Built on top of its existing Cross-Chain Transfer Protocol (CCTP), the tool aims to simplify one of crypto’s more complex user experiences, cross-chain transfers.

Simplifying Cross-Chain Transfers

The USDC Bridge allows users to transfer USDC between blockchains using a native burn-and-mint mechanism, removing the need for wrapped or synthetic versions of the token.

Circle says the process is designed to be more transparent and predictable, with key improvements such as automatic gas fee handling, upfront cost visibility, and real-time status updates.

The goal is to eliminate much of the friction that has historically made bridging assets difficult, especially for less experienced users.

Built on Existing Infrastructure

The new interface expands on Circle’s CCTP, launched in April 2023, which already processes hundreds of millions of dollars in USDC transfers daily.

By removing reliance on wrapped tokens, CCTP helped standardize how stablecoins move across networks, and the USDC Bridge now aims to make that functionality more accessible.

Broad Blockchain Support

USDC Bridge currently supports transfers across at least 17 Ethereum Virtual Machine-compatible networks.

These include major blockchains such as Ethereum, Avalanche, Arbitrum, Base, Optimism, and Polygon, along with newer networks like Monad and Sonic.

Meanwhile, the underlying CCTP infrastructure also supports non-EVM chains such as Solana, Sui, and Aptos.

Improving Crypto Interoperability

Cross-chain bridges play a key role in connecting fragmented blockchain ecosystems, allowing users to move assets freely between networks.

However, complex interfaces and unclear fee structures have often made them difficult to use, slowing broader adoption.

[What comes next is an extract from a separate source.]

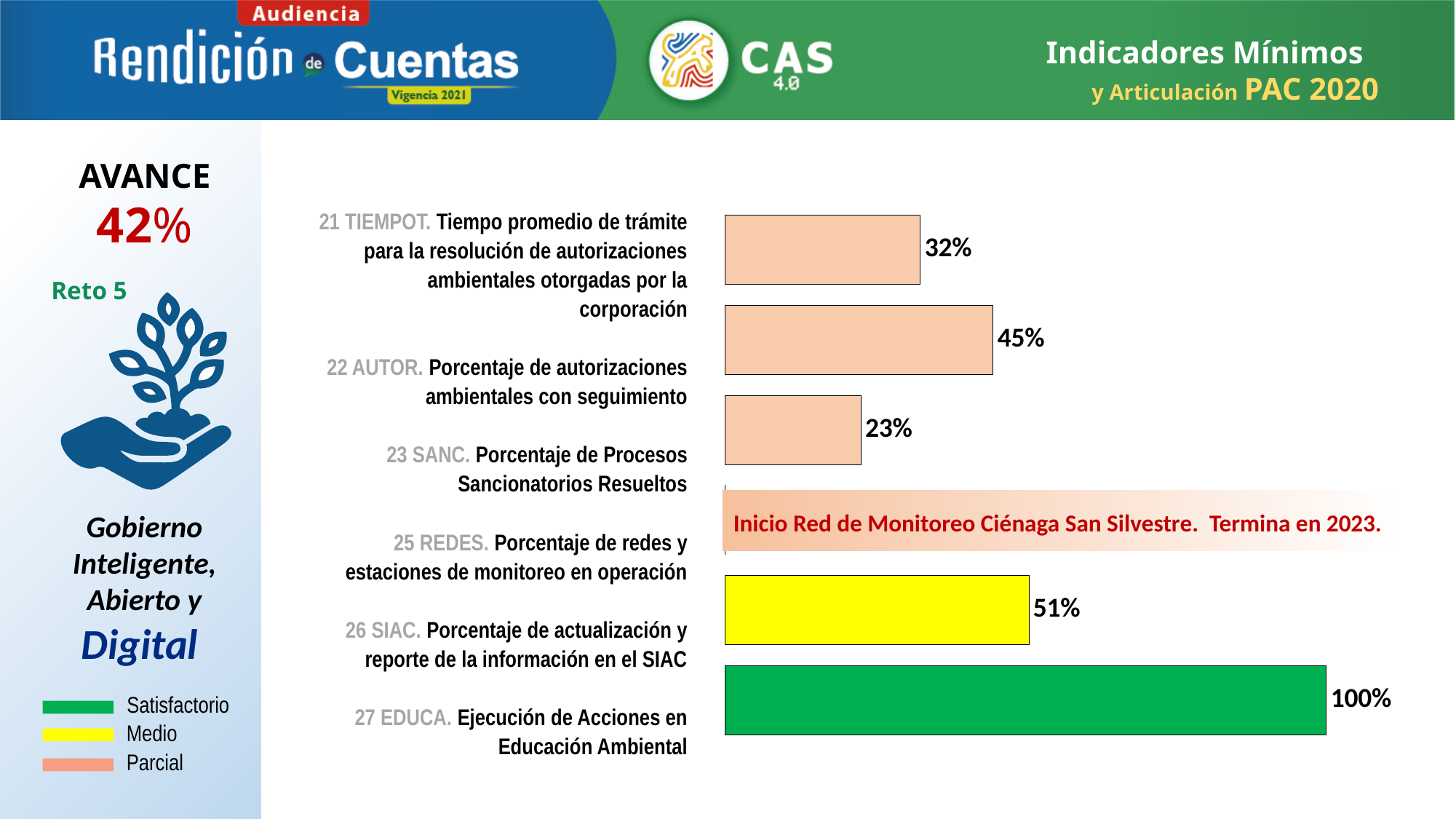
Which indicator with a plotted bar has the lowest value? 23 SANC How many indicators have a bar plotted in the chart? 5 What is the value for indicator 23 SANC (Porcentaje de Procesos Sancionatorios Resueltos)? 23% What type of chart is shown on the slide? Bar chart What is the value for indicator 26 SIAC (Porcentaje de actualización y reporte de la información en el SIAC)? 51% Which is larger, the value for 21 TIEMPOT or the value for 23 SANC? 21 TIEMPOT What is the value for indicator 27 EDUCA (Ejecución de Acciones en Educación Ambiental)? 100% What is the value for indicator 22 AUTOR (Porcentaje de autorizaciones ambientales con seguimiento)? 45% According to the legend, what colour represents the 'Satisfactorio' level? Green What is the value for indicator 21 TIEMPOT (Tiempo promedio de trámite para la resolución de autorizaciones ambientales)? 32% What is the difference between the values for 26 SIAC and 22 AUTOR? 6% Which indicator has the highest value in the chart? 27 EDUCA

Circle’s new tool is part of a wider industry effort to make interoperability more intuitive and user-friendly.

Challenges Still Loom

Despite the launch, Circle is currently facing legal scrutiny.

The company was recently hit with a class action lawsuit related to its handling of USDC transfers linked to the Drift Protocol exploit, where it allegedly failed to freeze stolen funds.

The case highlights ongoing debates around the responsibilities of crypto infrastructure providers during security incidents.

Driving Stablecoin Utility Forward

With USDC Bridge, Circle is doubling down on making stablecoins more practical for everyday use across multiple blockchains.

As demand for cross-chain functionality grows, tools that simplify asset movement could play a crucial role in expanding the utility of stablecoins within the broader crypto ecosystem.